• [Instructions to follow] Update the lines starting with the line that contains "Among the things listed as" and going on through the line that contains "y1=69, x2=36, y2=85)?", replacing "white painted wall" with "cream painted wall" and leaving all else unchanged. Give back only those lines.
*** Exercise data ***
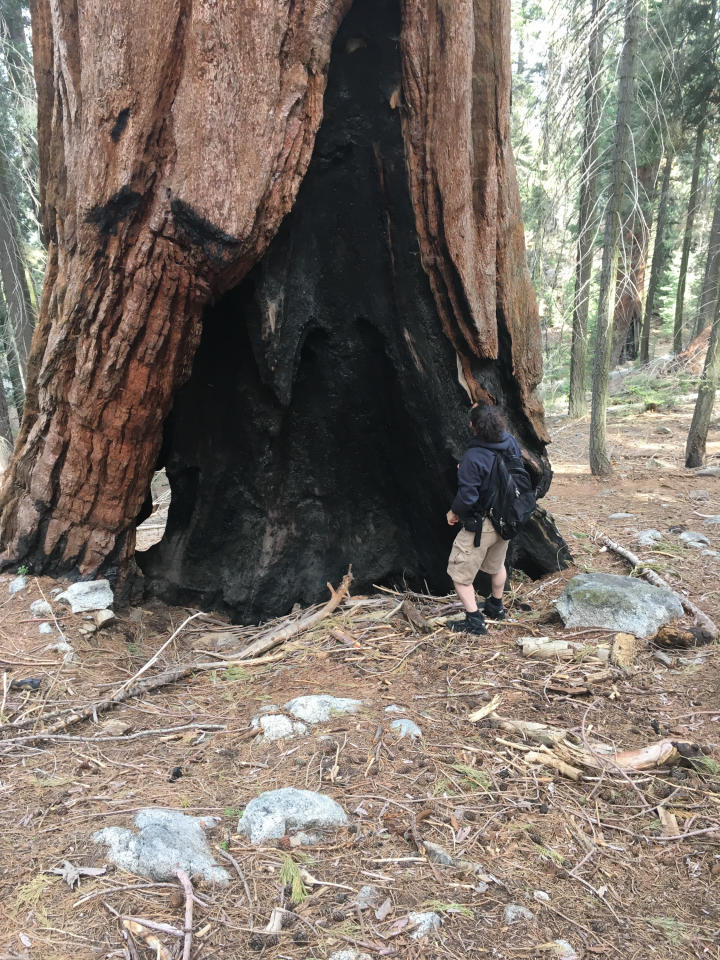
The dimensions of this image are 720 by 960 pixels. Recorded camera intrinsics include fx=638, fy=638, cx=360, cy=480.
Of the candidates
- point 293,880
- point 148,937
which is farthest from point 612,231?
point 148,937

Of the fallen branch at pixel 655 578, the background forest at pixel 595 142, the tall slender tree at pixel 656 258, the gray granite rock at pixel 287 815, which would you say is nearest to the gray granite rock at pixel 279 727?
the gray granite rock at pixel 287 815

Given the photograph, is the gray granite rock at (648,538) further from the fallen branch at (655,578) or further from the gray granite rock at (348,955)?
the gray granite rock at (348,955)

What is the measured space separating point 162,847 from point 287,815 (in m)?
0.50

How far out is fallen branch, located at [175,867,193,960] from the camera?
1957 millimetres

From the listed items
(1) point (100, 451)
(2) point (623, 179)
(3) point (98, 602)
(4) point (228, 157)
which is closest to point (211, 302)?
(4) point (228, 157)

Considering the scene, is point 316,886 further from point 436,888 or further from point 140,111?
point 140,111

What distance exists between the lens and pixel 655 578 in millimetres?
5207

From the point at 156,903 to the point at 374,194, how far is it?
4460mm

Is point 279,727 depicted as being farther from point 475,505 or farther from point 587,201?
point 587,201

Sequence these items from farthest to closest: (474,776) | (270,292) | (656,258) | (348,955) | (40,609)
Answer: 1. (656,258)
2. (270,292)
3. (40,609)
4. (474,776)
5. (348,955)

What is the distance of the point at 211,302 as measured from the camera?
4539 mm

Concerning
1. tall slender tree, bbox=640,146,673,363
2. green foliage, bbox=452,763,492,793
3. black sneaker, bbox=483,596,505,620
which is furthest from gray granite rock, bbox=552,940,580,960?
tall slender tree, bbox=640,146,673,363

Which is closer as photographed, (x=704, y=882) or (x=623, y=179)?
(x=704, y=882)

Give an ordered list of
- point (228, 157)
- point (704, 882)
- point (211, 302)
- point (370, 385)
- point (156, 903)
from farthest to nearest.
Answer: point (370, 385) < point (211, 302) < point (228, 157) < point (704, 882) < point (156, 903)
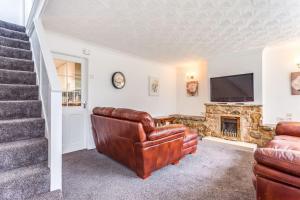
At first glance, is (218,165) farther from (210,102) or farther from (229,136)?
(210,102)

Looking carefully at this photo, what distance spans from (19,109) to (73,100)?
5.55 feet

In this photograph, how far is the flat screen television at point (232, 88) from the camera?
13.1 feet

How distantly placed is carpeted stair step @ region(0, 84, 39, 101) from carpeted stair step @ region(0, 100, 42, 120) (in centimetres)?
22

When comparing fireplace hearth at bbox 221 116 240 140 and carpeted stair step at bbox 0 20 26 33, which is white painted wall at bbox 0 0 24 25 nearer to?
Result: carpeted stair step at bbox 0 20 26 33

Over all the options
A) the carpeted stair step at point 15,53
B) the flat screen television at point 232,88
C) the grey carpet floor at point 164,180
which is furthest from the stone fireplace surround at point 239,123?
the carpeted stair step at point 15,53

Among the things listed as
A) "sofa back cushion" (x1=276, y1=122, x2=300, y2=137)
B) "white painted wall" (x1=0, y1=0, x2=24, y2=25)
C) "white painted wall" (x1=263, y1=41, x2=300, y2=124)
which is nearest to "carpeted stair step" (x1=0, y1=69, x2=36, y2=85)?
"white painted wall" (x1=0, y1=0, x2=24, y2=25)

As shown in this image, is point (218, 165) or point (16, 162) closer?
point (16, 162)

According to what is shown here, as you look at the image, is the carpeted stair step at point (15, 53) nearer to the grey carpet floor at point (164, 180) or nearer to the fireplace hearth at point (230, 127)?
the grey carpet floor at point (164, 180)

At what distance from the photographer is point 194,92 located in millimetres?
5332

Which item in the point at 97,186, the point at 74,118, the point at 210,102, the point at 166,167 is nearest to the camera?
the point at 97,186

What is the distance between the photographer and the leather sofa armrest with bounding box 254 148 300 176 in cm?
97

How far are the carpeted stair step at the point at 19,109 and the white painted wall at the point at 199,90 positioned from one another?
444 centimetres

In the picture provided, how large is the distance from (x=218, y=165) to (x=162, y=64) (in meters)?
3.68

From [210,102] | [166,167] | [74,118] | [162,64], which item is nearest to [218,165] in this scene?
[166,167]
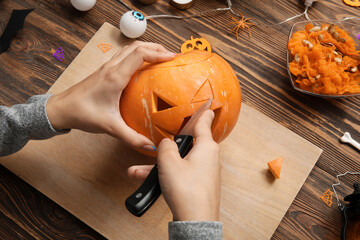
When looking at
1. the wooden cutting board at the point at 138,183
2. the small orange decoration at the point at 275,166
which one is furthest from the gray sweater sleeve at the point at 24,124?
***
*** Exercise data ***
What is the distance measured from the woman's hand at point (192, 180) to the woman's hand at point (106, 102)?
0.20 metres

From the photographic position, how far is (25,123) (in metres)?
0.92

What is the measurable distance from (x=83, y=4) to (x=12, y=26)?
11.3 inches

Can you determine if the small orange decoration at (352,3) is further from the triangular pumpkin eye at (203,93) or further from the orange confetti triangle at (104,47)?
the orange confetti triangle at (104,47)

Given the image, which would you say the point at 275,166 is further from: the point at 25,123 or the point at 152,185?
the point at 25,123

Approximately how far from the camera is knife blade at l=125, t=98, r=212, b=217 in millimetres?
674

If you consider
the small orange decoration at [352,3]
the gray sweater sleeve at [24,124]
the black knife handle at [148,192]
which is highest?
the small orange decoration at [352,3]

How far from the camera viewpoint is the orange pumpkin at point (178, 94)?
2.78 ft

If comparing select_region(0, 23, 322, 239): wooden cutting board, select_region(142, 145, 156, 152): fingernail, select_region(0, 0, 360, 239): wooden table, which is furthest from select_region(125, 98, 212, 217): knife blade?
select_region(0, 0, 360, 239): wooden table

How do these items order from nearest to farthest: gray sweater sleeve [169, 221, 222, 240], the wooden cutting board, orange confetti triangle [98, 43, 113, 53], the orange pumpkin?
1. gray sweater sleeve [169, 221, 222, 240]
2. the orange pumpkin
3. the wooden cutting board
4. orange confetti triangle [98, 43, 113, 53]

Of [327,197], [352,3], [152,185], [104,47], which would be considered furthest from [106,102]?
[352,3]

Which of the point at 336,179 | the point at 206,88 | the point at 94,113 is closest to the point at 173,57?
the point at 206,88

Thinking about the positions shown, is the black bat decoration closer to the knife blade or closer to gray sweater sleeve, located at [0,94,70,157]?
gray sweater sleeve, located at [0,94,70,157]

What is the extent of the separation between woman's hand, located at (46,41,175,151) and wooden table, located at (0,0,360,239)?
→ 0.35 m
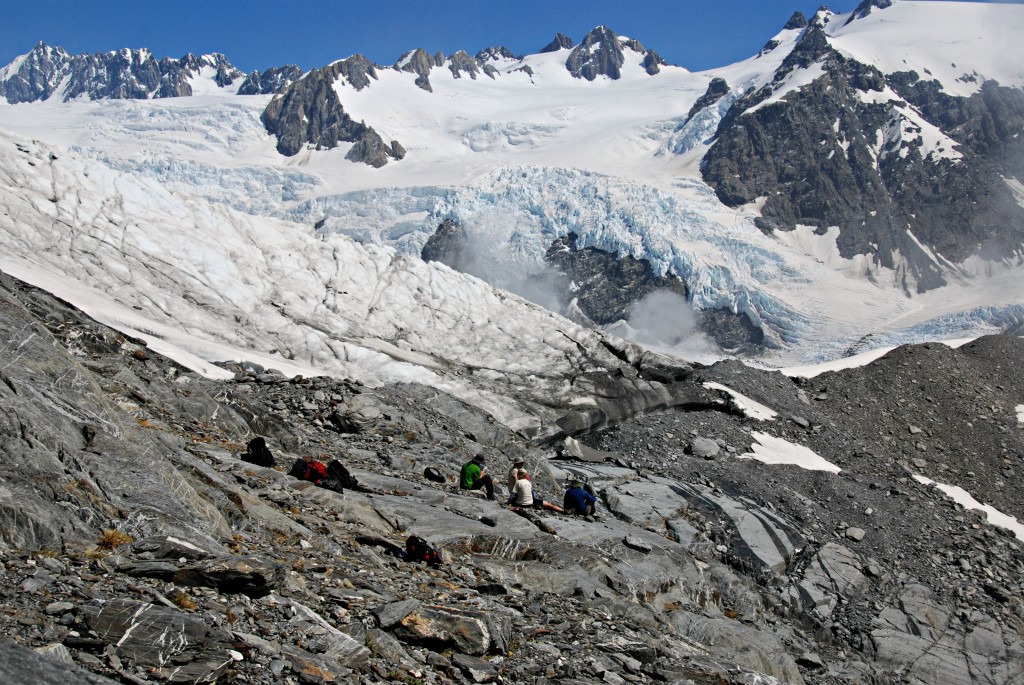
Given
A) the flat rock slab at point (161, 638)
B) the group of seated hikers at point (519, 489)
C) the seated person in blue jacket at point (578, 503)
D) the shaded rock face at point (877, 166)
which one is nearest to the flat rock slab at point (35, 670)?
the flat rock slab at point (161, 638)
***
*** Exercise data ***
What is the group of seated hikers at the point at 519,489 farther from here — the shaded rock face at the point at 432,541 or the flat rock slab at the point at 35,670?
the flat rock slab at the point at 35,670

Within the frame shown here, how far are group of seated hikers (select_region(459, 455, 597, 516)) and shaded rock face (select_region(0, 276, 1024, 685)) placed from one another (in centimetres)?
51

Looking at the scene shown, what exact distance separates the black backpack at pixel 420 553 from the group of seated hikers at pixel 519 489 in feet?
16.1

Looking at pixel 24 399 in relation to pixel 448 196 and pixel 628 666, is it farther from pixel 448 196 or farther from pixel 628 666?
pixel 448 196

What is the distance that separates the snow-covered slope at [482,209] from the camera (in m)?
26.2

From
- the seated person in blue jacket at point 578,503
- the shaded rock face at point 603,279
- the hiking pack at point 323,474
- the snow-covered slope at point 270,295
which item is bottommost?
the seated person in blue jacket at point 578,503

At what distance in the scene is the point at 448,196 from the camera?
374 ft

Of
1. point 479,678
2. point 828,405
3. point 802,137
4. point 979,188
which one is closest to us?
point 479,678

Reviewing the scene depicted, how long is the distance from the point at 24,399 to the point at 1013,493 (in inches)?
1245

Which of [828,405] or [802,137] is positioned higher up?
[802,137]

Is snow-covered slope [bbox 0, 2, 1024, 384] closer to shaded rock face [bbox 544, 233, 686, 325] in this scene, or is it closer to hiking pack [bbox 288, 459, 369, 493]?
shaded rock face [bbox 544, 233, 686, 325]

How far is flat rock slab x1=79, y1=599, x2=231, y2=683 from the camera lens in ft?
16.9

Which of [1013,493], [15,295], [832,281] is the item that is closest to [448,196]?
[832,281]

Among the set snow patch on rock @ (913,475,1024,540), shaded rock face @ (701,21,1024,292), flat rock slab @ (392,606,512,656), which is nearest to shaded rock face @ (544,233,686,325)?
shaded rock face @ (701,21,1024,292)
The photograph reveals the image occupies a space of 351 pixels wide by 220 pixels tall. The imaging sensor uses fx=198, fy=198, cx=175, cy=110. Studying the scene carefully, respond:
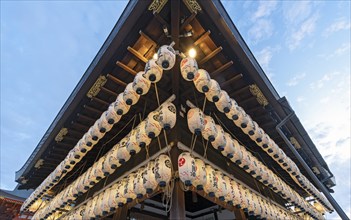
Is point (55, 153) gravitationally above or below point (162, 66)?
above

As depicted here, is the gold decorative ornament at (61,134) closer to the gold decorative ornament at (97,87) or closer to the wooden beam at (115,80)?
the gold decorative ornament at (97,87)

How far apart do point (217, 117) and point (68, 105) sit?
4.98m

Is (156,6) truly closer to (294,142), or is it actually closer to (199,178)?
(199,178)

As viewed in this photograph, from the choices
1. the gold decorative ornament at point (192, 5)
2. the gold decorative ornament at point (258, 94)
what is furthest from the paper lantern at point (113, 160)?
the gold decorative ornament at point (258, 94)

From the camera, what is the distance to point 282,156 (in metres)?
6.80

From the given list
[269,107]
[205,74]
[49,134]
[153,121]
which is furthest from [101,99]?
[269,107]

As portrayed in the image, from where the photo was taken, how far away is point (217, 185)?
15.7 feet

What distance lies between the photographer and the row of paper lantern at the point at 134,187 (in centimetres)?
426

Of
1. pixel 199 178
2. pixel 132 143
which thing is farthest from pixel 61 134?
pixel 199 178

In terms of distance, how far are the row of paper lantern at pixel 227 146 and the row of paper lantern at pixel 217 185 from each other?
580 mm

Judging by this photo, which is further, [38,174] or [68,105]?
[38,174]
***
• [The answer]
Among the things listed as
A) "sofa back cushion" (x1=276, y1=122, x2=300, y2=137)
B) "cream painted wall" (x1=0, y1=0, x2=24, y2=25)
C) "cream painted wall" (x1=263, y1=41, x2=300, y2=124)
which is nearest to "carpeted stair step" (x1=0, y1=69, x2=36, y2=85)?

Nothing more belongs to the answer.